Finding Unindexed Vector Columns

pgvector registers a vector type in pg_type. You can query the system catalogs to find every vector column that has no index:

SELECT
    a.attrelid::regclass AS table_name,
    a.attname AS column_name,
    a.atttypmod AS dimensions
FROM pg_attribute a
WHERE a.atttypid = 'vector'::regtype
  AND NOT EXISTS (
      SELECT 1 FROM pg_index i
      JOIN pg_class c ON i.indexrelid = c.oid
      WHERE i.indrelid = a.attrelid
        AND a.attnum = ANY(i.indkey)
  );

Every row returned is a vector column doing brute-force scans on every similarity search. No HNSW, no IVFFlat, nothing.

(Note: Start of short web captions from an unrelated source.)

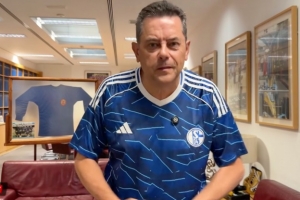 3-0輕取沙爾克！龍塞羅：穆帥的烙印已清楚體現(xiàn)，一支真正的團(tuán)隊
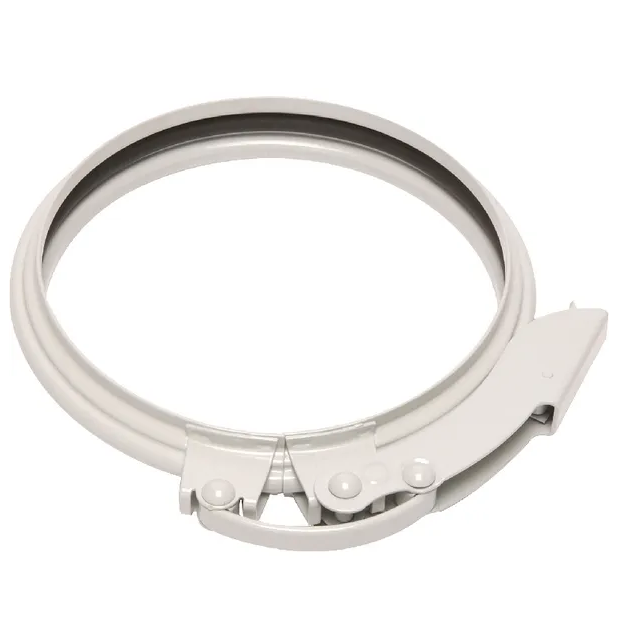 Viljaputken pikaside OK160 - Viljaputken osat - 8716106957439 - 1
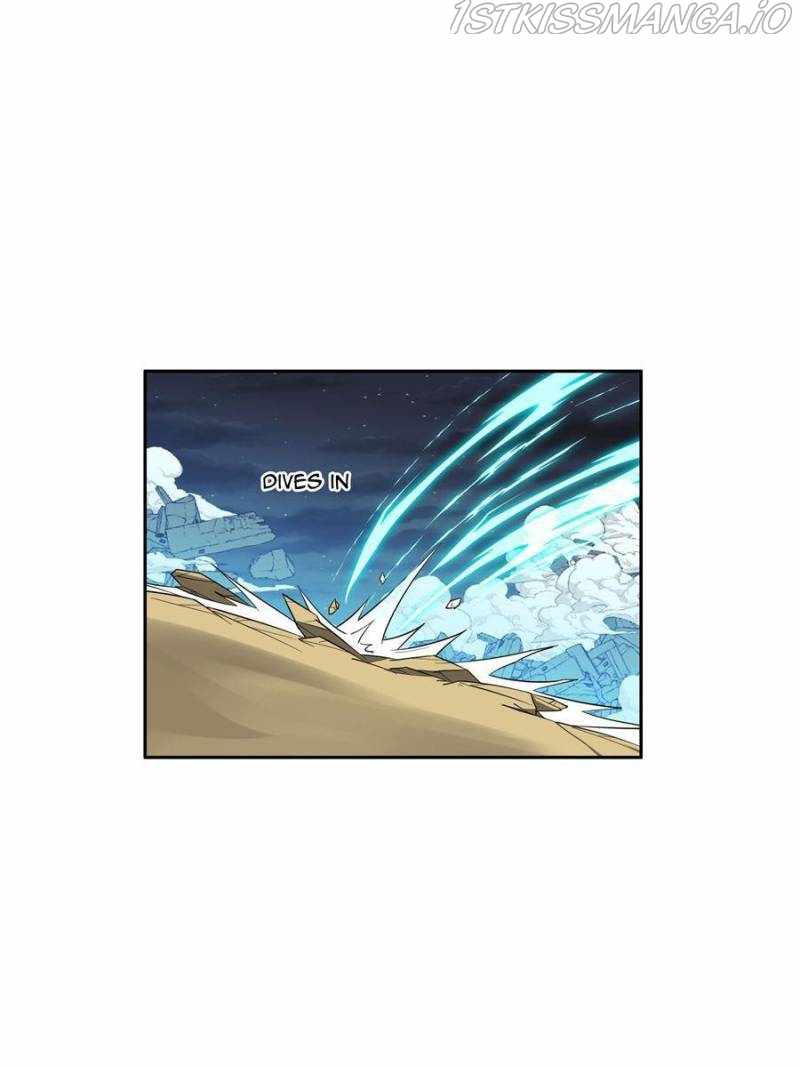 Rebirth of the Godly Prodigal — Chapter 122 — page 2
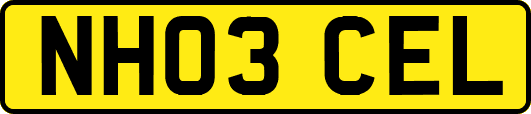 NH03CEL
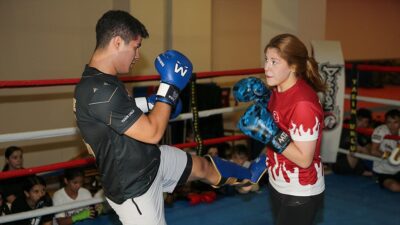 ANTALYA (AA) – Antalya Bilim &Uuml;niversitesi Bilgisayar M&uuml;hendisliği B&ouml;l&uuml;m&uuml; &ouml;ğrencisi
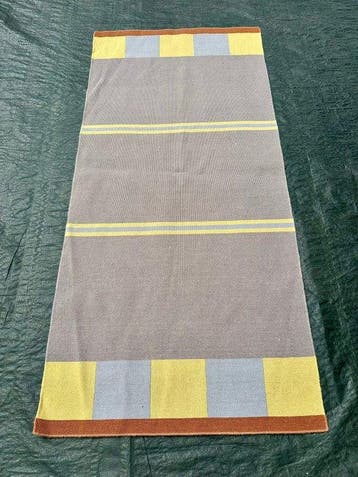 Tapijt - 197 cm - 92 cm, Nieuw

To see how much damage this is causing, check the scan statistics:

SELECT
    schemaname, relname,
    seq_scan, idx_scan,
    seq_tup_read
FROM pg_stat_user_tables
WHERE seq_scan > 100
  AND relname IN (
      SELECT attrelid::regclass::text
      FROM pg_attribute
      WHERE atttypid = 'vector'::regtype
  );

A table with thousands of sequential scans, zero index scans, and seq_tup_read orders of magnitude above the row count is computing brute-force distance on every query.

Why This Gets Missed

Regular B-tree indexes in PostgreSQL are usually created alongside constraints -- a unique constraint on email implies an index, a foreign key on customer_id gets one during schema review. Vector columns have no such triggers. There's no unique constraint, no foreign key pattern. The column exists, embeddings flow in, and nobody thinks about indexing until latency spikes.

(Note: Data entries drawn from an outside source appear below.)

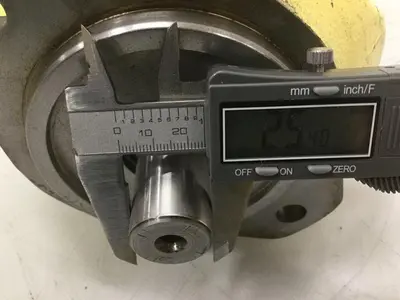 USED BRUENINGHAUS HYDROMATIK AA10VS 0 45DFR1/30R-PKC62N00-S0119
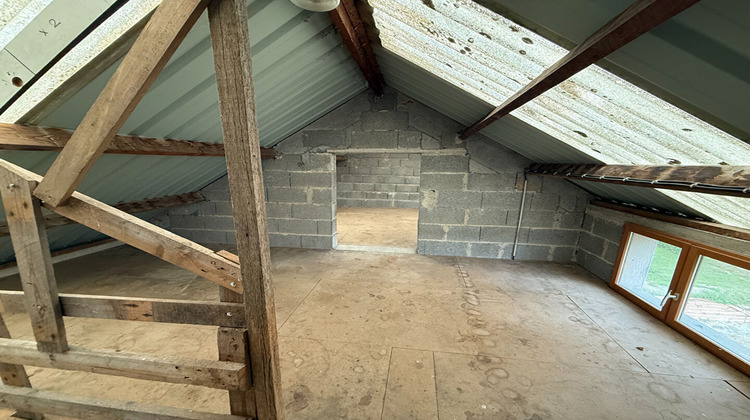 Ma-Cabane - Vente Maison SAINT-GREGOIRE, 70 m²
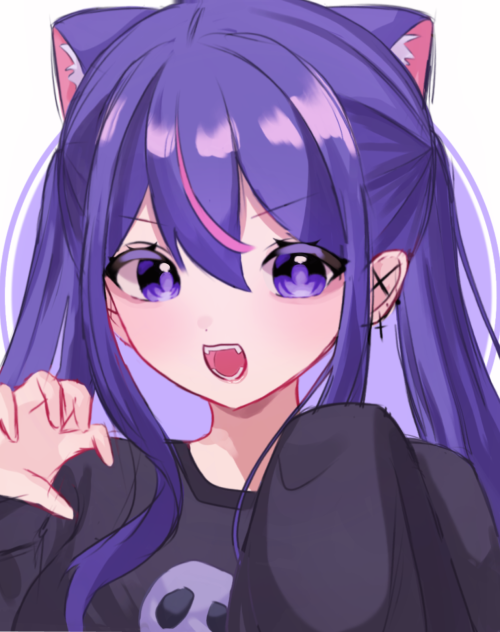 猫の日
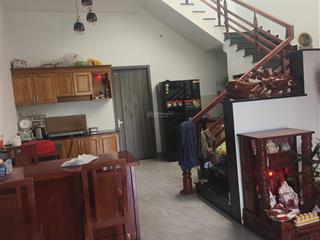 Bán nhà đường t11 nhà 1trệt 1lầu, hẻm xe hơi tới nhà.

The testing environment makes this worse. Similarity search on 500 rows is always fast, indexed or not. The test suite passes. The PR gets merged. The problem only appears at production data volumes.

The Fix: HNSW Index

HNSW (Hierarchical Navigable Small World) is the recommended default for most pgvector workloads. It builds a multi-layered graph that enables fast approximate nearest-neighbour search:

SET maintenance_work_mem = '2GB';
CREATE INDEX CONCURRENTLY idx_docs_embedding
ON documents USING hnsw (embedding vector_cosine_ops)
WITH (m = 16, ef_construction = 200);

Three things to get right:

maintenance_work_mem must be increased. The default 64MB is far too low for vector index construction. HNSW needs to hold the graph in memory as it processes each vector. Set it to 1-2GB for the index build session.

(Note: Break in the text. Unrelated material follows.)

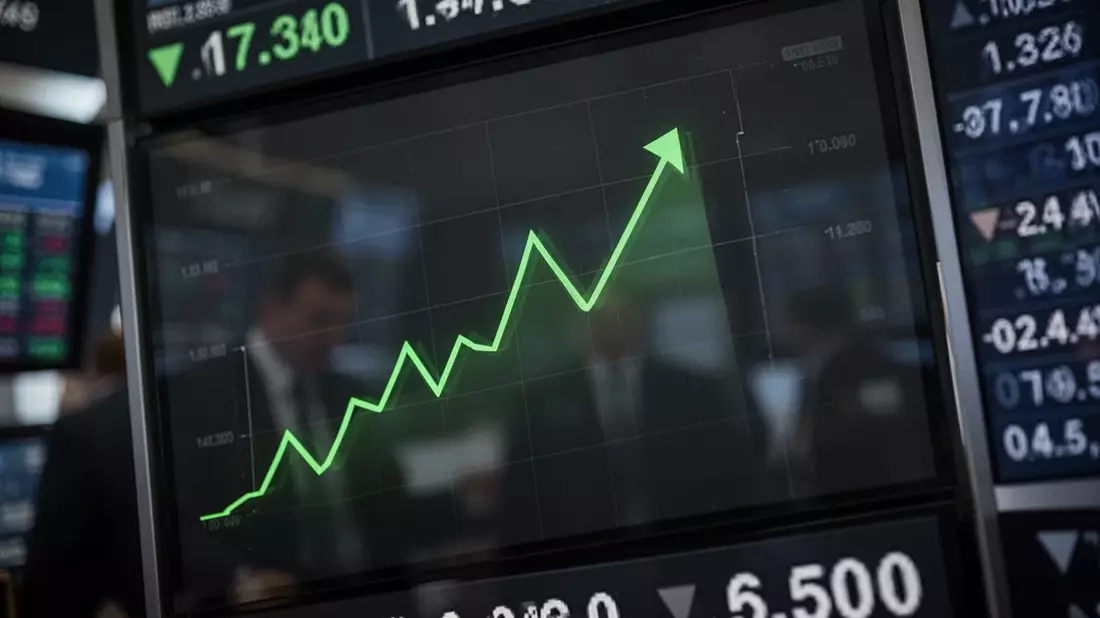 Qurient Aktie: Entscheidende Phase - Bild: über boerse-global.de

The operator class must match your queries. If your queries use <=> (cosine distance), use vector_cosine_ops. For <-> (L2/Euclidean), use vector_l2_ops. For <#> (inner product), use vector_ip_ops. A mismatch means the planner silently falls back to a sequential scan -- your index exists but is never used.

ef_construction controls recall accuracy. Higher values build a denser graph with better recall but slower build time. The default of 64 is conservative. For production where accuracy matters, 200 is a reasonable starting point. At query time, you can also tune hnsw.ef_search (default 40) to trade latency for recall.

After building, verify it's working:

EXPLAIN ANALYZE
SELECT * FROM documents
ORDER BY embedding <=> '[0.1, 0.2, ...]'::vector
LIMIT 10;

You should see Index Scan using idx_docs_embedding. If you still see Seq Scan, check the operator class, run ANALYZE documents, and confirm enable_indexscan is on.

Preventing It

The simplest prevention: create the HNSW index in the same migration that adds the vector column. Don't make it a follow-up task. Don't wait until data arrives. The index can be built on an empty table and will be ready when the first embedding is inserted.

Beyond that:

Decide on the distance function before writing queries. Cosine, L2, and inner product each require a different operator class. Mixing operators on the same column means you either need multiple indexes or accept sequential scans on some queries.
Test with realistic vector counts. At minimum, test similarity search against 100,000+ rows. At that scale, the difference between indexed and unindexed is obvious -- milliseconds versus seconds.
Monitor for new vector columns. Tables evolve. A vector column added three months after the initial schema might skip the indexing step. Periodic checks against pg_attribute catch these gaps.
Set maintenance_work_mem in migration scripts. Don't rely on the server default. Explicitly set it before CREATE INDEX so the build doesn't spill to disk.